+++ Texto
Por que meditar?

por Bokar Rimpoche

Os homens são afligidos por sofrimentos, angústias e medos que são incapazes de evitar. A meditação tem por uma de suas funções eliminar esses sofrimentos e angústias

Pensamos, geralmente, que felicidade e sofrimento surgem de circunstâncias exteriores. Sempre atarefados, de uma ou de outra maneira, a reorganizar o mundo, tentamos afastar um pouco de sofrimento aqui, acrescentar um pouco de felicidade ali, sem jamais alcançar o resultado desejado. O ponto de vista budista, que também é o ponto de vista da meditação, considera, ao contrário, que felicidades e sofrimentos não dependem fundamentalmente das circunstâncias exteriores, mas da própria mente

Uma atitude de mente positiva engendra a felicidade, uma atitude negativa produz o sofrimento.

Como compreender esse engano que nos faz procurar fora aquilo que podemos encontrar dentro? Uma pessoa de rosto limpo e nítido ao se olhar em um espelho vê um rosto limpo e nítido. Aquele cujo rosto é sujo e maculado de lama vê no espelho um rosto sujo e maculado. Em verdade, o reflexo não tem existência; só o rosto existe. Esquecendo o rosto, tomamos seu reflexo por real. A natureza positiva ou negativa de nossa mente se reflete nas aparências exteriores que nossa própria mente nos envia. A manifestação exterior é uma resposta à qualidade de nosso mundo interior.

A felicidade que desejamos não virá da reestruturação do mundo que nos cerca, mas da transformação de nosso mundo interior. O indesejável sofrimento só cessará na medida em que não embotarmos nossa mente com todos os tipos de negatividades. Enquanto não reconhecermos que felicidades e sofrimentos têm sua origem em nossa própria mente, enquanto não soubermos distinguir o que, por nossa mente, é proveitoso ou nocivo, e ver que a deixamos entregue à sua insalubridade ordinária, permanecemos impotentes para estabelecer um estado de felicidade autêntica, impotentes para evitar as contínuas ressurgências do sofrimento. Qualquer que seja nossa esperança, ela é sempre decepcionada.
++++++
+++ Registros
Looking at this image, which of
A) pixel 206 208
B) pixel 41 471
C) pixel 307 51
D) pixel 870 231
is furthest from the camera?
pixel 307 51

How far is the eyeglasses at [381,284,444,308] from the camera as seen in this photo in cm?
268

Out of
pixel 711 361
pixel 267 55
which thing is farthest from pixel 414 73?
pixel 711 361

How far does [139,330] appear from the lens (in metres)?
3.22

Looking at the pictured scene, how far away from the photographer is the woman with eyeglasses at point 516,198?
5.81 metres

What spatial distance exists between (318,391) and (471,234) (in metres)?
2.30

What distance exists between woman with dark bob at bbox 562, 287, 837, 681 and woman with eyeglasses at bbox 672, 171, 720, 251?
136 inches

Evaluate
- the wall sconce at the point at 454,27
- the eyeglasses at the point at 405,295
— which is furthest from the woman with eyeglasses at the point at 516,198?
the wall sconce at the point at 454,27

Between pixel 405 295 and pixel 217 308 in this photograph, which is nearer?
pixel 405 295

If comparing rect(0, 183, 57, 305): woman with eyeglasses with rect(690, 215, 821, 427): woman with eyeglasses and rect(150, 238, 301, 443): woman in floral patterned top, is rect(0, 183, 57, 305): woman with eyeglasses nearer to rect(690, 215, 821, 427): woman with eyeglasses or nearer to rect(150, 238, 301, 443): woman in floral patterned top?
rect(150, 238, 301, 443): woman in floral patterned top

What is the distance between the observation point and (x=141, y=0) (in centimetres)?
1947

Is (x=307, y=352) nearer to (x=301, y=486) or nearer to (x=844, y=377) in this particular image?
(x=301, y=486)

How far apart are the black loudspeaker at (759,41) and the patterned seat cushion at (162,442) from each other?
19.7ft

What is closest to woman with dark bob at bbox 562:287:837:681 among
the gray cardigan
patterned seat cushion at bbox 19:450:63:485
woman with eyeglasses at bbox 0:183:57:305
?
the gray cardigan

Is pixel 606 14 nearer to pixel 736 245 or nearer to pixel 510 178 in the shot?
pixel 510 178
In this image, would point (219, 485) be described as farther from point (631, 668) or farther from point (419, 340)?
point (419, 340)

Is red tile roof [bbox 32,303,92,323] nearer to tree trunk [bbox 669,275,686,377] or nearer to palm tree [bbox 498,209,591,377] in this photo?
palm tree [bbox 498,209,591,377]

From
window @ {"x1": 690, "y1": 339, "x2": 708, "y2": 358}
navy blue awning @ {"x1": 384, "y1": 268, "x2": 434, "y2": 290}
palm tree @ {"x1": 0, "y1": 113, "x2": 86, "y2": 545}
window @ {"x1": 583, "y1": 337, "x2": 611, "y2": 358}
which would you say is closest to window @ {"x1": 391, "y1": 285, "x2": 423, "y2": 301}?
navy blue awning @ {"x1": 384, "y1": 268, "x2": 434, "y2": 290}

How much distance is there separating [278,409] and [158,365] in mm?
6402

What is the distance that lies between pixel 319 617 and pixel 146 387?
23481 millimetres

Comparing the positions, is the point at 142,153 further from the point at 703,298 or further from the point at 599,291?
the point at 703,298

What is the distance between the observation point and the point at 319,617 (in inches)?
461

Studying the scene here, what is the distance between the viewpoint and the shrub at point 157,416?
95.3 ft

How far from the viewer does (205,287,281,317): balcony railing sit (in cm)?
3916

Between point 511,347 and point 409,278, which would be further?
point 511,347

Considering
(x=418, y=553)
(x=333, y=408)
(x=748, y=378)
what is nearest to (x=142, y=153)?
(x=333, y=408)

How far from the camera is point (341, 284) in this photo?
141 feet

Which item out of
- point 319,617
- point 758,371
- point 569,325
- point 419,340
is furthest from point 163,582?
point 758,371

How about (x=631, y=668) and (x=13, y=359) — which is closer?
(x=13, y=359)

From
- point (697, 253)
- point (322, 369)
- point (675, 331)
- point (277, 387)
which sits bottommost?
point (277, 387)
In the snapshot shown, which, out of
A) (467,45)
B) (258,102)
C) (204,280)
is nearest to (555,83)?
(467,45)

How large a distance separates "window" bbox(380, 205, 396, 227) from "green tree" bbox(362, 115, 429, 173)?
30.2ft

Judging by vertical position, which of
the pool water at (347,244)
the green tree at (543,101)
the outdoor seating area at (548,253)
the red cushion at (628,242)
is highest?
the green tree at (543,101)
++++++
+++ Registros
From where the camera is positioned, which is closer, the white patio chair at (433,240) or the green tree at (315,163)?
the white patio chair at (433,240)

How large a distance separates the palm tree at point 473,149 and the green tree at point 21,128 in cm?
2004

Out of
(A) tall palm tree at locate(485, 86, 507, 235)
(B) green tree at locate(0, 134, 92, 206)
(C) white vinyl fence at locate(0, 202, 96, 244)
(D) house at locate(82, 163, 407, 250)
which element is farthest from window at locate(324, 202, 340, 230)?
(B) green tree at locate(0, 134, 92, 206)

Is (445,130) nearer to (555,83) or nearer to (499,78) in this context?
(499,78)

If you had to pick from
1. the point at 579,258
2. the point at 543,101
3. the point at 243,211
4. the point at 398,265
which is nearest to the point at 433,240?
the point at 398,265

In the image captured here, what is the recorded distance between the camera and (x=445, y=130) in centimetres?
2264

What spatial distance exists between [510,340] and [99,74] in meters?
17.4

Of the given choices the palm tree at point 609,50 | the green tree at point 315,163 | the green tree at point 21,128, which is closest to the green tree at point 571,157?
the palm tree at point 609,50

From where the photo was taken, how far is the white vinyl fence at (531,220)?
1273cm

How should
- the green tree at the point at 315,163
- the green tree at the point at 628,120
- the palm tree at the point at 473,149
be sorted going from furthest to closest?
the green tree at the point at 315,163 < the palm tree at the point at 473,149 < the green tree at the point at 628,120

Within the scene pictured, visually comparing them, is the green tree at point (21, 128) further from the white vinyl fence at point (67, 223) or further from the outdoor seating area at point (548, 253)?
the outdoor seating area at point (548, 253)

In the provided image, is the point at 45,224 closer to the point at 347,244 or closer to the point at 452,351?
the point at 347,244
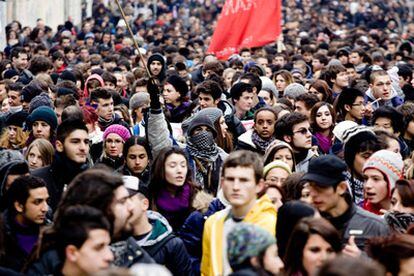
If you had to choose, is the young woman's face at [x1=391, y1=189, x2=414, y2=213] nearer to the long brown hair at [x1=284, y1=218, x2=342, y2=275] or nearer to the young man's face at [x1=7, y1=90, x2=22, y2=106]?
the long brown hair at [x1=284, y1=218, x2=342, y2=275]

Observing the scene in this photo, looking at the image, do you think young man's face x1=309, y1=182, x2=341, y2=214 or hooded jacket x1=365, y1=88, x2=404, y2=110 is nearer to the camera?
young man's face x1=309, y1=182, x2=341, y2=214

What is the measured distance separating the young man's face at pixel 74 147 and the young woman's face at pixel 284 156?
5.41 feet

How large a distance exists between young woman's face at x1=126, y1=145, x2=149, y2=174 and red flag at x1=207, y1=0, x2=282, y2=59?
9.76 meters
++++++
◆ **Tarefa 1**
De acordo com o texto sobre meditação, o que uma atitude de mente negativa produz?
◆ **Tarefa 2**
Dê prosseguimento ao texto sobre meditação a partir de sua última frase.

◆ **Resposta 1**
O sofrimento.

◆ **Resposta 2**
Se, ao descobrirmos no espelho a sujidade de nosso rosto, decidíssemos lavar o espelho, mesmo que esfregássemos fortemente com sabão e água em abundância, nada aconteceria, nem a mínima sujeira desapareceria do reflexo. Por falta de orientarmos nossos esforços para o objeto justo, eles permanecem perfeitamente vãos. Eis porque o budismo e a meditação têm ênfase na compreensão de que felicidades e sofrimentos não dependem fundamentalmente do mundo exterior, mas de nossa própria mente. Na falta dessa compreensão, nunca nos voltaríamos para o interior e continuaríamos a investir nossa energia e nossas esperanças numa vã busca exterior. Uma vez adquirida essa compreensão, podemos lavar nosso rosto: o reflexo surgirá limpo no espelho.

AS CONDIÇÕES AUXILIARES

A meditação concerne à mente. Mas, para meditar, é preciso reunir um certo número de condições auxiliares que nos ajudam.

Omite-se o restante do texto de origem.